## TASK PROMPT
Counting every line in the records below that holds "camera", give the total and add nothing.

**********

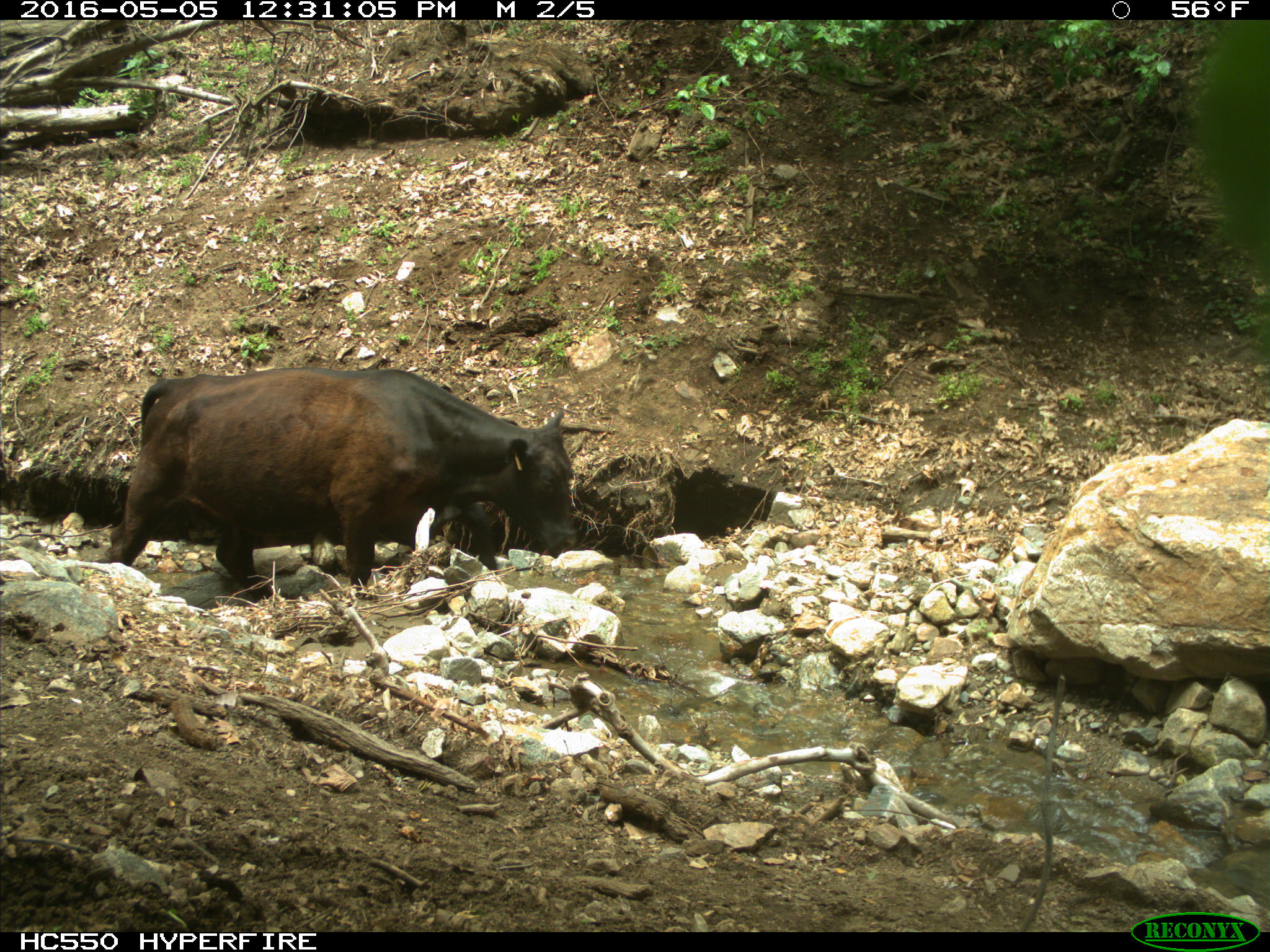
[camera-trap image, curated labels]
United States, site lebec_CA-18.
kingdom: Animalia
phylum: Chordata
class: Mammalia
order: Artiodactyla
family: Bovidae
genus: Bos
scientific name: Bos taurus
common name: domestic cow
Bos taurus (domestic cow).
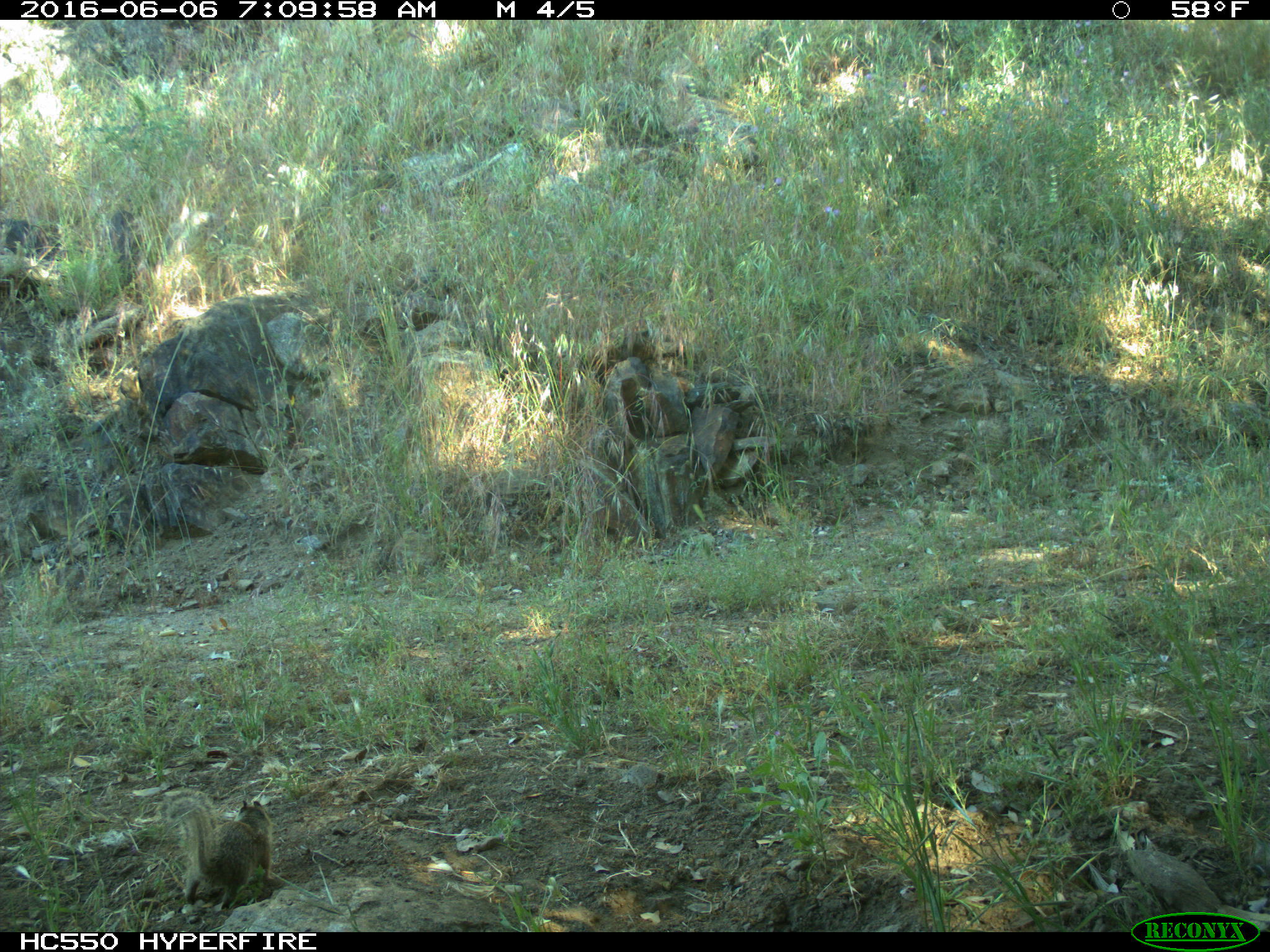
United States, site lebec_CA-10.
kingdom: Animalia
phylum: Chordata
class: Mammalia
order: Rodentia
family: Sciuridae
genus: Otospermophilus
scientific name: Otospermophilus beecheyi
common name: california ground squirrel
Otospermophilus beecheyi (california ground squirrel).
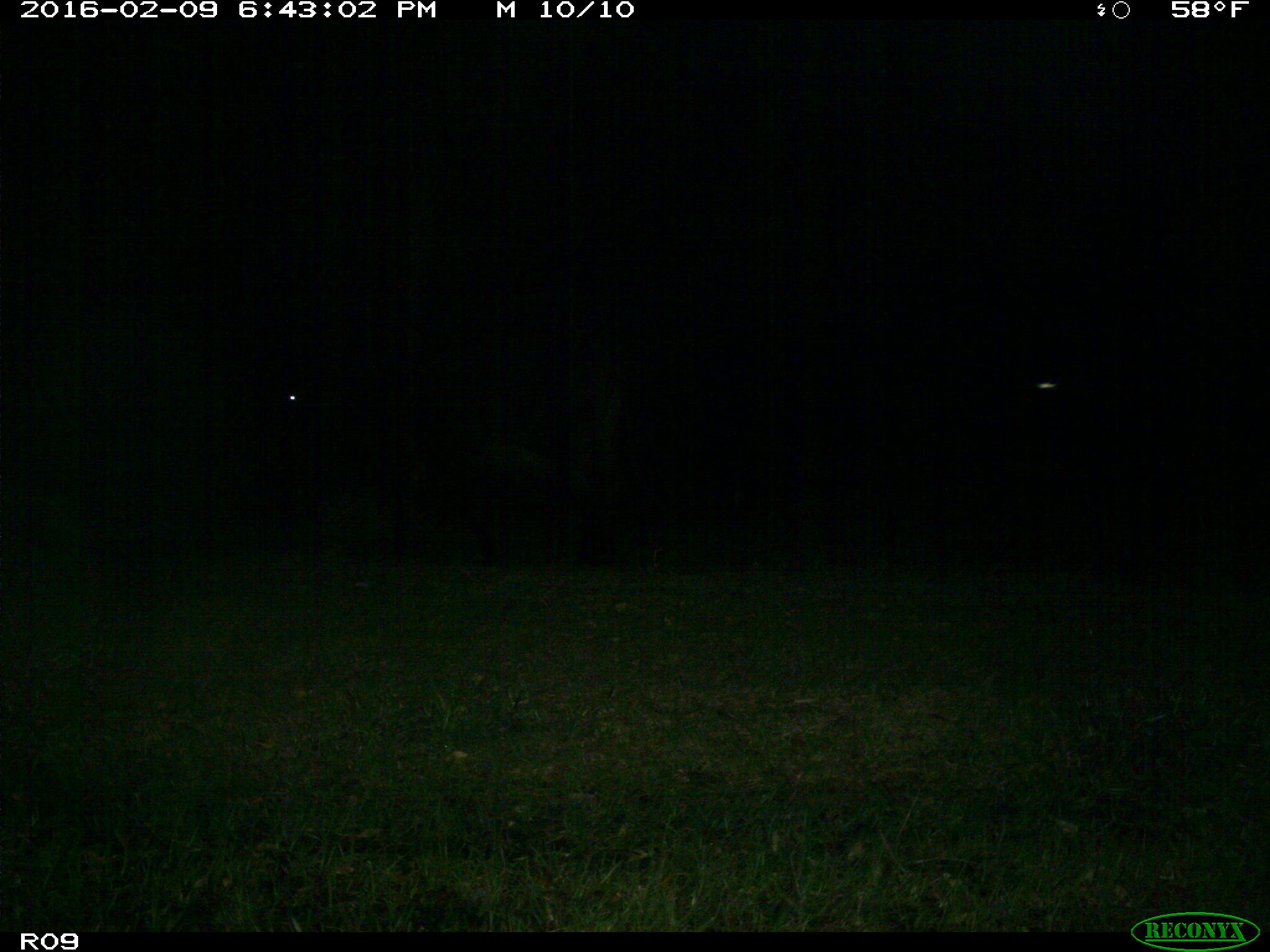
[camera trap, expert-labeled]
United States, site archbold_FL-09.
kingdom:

**********

## RESULT OF THIS TASK
2